The Nevera is currently the world’s fastest-accelerating production car, but even such prodigious brute force is the result of sophisticated engineering. Rimac’s expertise in high-performance electric drivetrains is such that Porsche made a sizable investment in the company back in 2018. In July, Porsche’s parent company, the Volkswagen Group, gave the Croatian upstart controlling interest in storied French marque Bugatti, helping ensure that the carmaker famous for 1,000-plus hp W-16 engines has a future in the electric era. The new brand is called Bugatti-Rimac.
The Nevera’s dihedral doors provide plenty of curbside theatre, but in a nice touch they also take much of the roof with them, making ingress and egress more graceful. The carbon-fibre monocoque chassis—the largest and stiffest ever used in a car—was designed to be narrow at the sills for the same reason.
Similarly, the interior aesthetic is more elegant than extreme, with silken leather, naked carbon fibre and sizable nuggets of aluminium that are CNC-milled in-house. Two huge screens provide a torrent of data on how both the Nevera and its driver are performing.

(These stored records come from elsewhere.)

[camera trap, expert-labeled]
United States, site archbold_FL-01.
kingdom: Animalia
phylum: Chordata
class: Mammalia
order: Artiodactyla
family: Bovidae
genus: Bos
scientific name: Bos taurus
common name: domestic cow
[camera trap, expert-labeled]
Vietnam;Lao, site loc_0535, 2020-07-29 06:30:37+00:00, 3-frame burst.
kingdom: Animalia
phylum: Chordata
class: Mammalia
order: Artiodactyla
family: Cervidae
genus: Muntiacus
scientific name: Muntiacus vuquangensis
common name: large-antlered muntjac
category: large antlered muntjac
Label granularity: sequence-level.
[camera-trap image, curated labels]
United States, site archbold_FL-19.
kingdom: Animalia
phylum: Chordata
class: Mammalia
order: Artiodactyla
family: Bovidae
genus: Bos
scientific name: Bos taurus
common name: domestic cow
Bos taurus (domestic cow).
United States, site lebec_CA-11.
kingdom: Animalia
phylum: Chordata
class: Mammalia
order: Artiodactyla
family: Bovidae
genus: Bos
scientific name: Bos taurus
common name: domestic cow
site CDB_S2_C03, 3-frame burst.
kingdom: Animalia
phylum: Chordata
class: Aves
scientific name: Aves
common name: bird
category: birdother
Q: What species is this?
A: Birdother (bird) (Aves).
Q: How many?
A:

To cruise around town, use the rotary controller to select “D”—the most relaxed of the seven modes in terms of throttle response, suspension and steering—and the vehicle slips into traffic and glides over even poor surfaces with no more fuss than an Audi R8. Up the pace, though, and it’s impressive how effectively the vehicle’s tech compensates for the mass of its 120kwh battery, the biggest currently fitted to a production car; the Nevera weighs in like an S-Class but handles as nimbly as a 911. With a motor on each wheel and a combined 1427kW, the car features power that can be shuffled to whichever corner needs it, pulling the inside wheel tight to the apex if you want to be neat or blasting it out of the rear tires in a colossal smoky drift if you don’t.
Because it’s all-electric, that extraordinary output is available instantly. When you do have a chance to deploy it in its entirety, be prepared: A straight, dry track will work in a pinch, but a runway is better. Because what happens next doesn’t feel violent, exactly—each of the four electric motors matches its output perfectly to the available grip—as much as alien, non-automotive. As the rate of acceleration just keeps climbing and climbing, instead of tailing off, you feel like you’re no longer in a car—it wakes that primal part of the brain that tells you that you’ve fallen off a cliff.
At full steam, the Nevera is far from the stereotype of a silent EV, with 1.4 megawatts actually screaming through the car. The noise adds to the drama, as much psychological as physical, in a way no other road car can match, making for a dangerously charismatic split personality worth every one of its seven figures.